Statistical overview of intentional self-harm and suicidal behaviour by Australian children and young people

Tragically, the latest data shows that in 2014 intentional self-harm was the leading cause of death among Australian children and young people aged 5 to 17 years (5) with on average one child every week taking their own lives. An additional 50-60 children are admitted to hospital each week in as a result of self-harming behaviours, with hospital data I sourced showing that in the five year period to 2013 there were 18,277 hospitalisations for intentional self-harm in children aged between 3 and 18 years. (6)

Some experts estimate the actual level of self-harm in children and young people to be between 40-100 times greater than the number of incidents resulting in death. (7)

I also requested data from the Kids Helpline, a national call centre for kids in distress. That data revealed that around 40% of calls from children aged 5 to 17 years during 2012 to 2013 related to suicide or self-injury or self-harm. (8)

Data sourced from the NCIS that showed that in the 2007-2012 period, there was a 657% increase in the number of deaths between the 12-13-year age range and the 14-15-year age range.
This tells me that intervention and prevention measures must be targeted at children much earlier, which means working with children aged 12 and under - to build resilience, identify risk and protective factors and encourage help-seeking. (9)

Requirement 1
Could you print the part of the statistical overview that starts with "Data sourced from" and goes on through "14-15-year age range."?
Requirement 2
According to the statistical overview, what are the aims of working with children aged 12 and under? List each one.

Data excerpt

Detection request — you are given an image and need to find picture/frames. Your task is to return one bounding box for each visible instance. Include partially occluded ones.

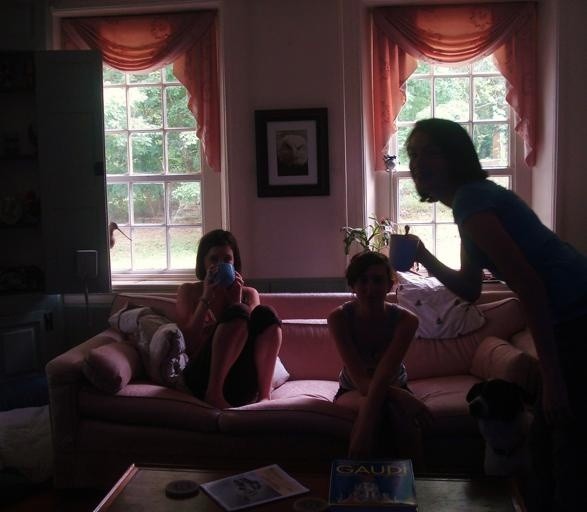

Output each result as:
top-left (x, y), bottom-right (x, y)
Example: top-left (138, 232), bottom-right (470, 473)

Response 1
Data sourced from the NCIS that showed that in the 2007-2012 period, there was a 657% increase in the number of deaths between the 12-13-year age range and the 14-15-year age range.

Response 2
- Build resilience
- Identify risk and protective factors
- Encourage help-seeking